The Fed released the text of his speech in Washington.
Kroszner, who said he was speaking on his own behalf and not the central bank's, noted a run-up in oil prices and a weakening of the dollar since the Federal Open Market Committee (FOMC) slashed its base federal funds rate by a half-point to 4.75 percent on September 18. It was the central bank's first rate cut in four years.
That rate cut, and a subsequent quarter-point reduction to 4.50 percent on October 31, were taken to ease a credit crunch related to the US housing slump.
"With those actions, however, the downside risks to economic growth now appear to be roughly balanced by the upside risks to inflation," Kroszner said.
"The prices of oil and other commodities continue, of course, to be a source of major uncertainty for the overall inflation outlook," he added.
The central bank governor, a member of the FOMC, said: "In the near term, the economy will probably go through a rough patch during which a number of economic data releases may be downbeat."
Those include home sales, which he expected to "weaken further," and consumer spending, which will be "constrained" by the housing crunch and imminent interest-rate resets on about 450,000 home mortgages per quarter until the end of 2008.
Rising uncertainty in the business sector "could lead to reductions in capital spending plans."
Although inflation expectations have also remained "reasonably well-anchored," oil and commodity prices are still a key risk factor in the inflation outlook and "spill-overs from the latest run-up in crude oil prices could begin to put upward pressure on core inflation," he added.

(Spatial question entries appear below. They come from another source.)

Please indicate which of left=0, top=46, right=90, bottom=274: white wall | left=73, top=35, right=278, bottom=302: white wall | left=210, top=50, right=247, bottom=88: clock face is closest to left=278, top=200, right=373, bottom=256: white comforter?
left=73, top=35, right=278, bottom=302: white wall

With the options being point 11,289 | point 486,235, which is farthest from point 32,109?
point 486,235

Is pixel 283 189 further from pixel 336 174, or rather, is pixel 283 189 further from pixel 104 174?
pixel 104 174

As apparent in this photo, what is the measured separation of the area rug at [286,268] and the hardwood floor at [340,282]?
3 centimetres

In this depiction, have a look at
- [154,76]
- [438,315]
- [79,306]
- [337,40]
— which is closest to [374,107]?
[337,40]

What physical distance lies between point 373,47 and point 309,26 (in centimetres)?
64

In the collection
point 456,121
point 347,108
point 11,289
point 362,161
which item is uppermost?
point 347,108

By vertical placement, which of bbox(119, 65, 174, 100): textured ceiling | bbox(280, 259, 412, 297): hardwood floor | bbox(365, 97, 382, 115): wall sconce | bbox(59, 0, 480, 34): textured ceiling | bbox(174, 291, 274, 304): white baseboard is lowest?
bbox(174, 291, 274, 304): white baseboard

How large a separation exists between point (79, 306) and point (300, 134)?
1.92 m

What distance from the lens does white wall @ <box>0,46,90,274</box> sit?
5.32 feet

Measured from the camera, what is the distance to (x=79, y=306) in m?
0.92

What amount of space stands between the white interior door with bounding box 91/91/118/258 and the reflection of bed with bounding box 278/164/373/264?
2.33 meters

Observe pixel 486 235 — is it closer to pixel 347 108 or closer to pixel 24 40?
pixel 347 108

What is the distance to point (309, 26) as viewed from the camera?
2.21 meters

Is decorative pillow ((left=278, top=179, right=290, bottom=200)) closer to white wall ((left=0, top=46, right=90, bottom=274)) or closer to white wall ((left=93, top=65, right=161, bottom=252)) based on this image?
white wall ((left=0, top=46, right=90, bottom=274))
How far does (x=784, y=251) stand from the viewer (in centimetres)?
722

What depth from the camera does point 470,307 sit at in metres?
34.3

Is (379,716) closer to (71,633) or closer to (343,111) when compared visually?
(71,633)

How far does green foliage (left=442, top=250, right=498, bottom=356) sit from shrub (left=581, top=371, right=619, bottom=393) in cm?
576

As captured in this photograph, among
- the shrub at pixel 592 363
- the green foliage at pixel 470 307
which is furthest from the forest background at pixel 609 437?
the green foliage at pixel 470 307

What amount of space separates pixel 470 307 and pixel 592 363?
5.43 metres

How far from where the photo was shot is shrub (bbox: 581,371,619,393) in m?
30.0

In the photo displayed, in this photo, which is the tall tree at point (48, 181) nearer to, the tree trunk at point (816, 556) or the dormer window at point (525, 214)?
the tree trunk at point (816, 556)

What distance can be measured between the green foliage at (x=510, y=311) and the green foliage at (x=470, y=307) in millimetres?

In sum, Kroszner said: "The economy seems poised to grow for a while at a noticeably slower pace than it did during the summer."
Lehman Brothers analysts ruled out Friday a rate cut at the next FOMC meeting on December 11.
"Recent Fed speakers have continued to stress the uncertainties around the forecast for both growth and inflation and their desire to see more data before easing further. We continue to look for the Fed to pause in December, but to ease 75 basis points by mid-2008," they wrote in a note to clients.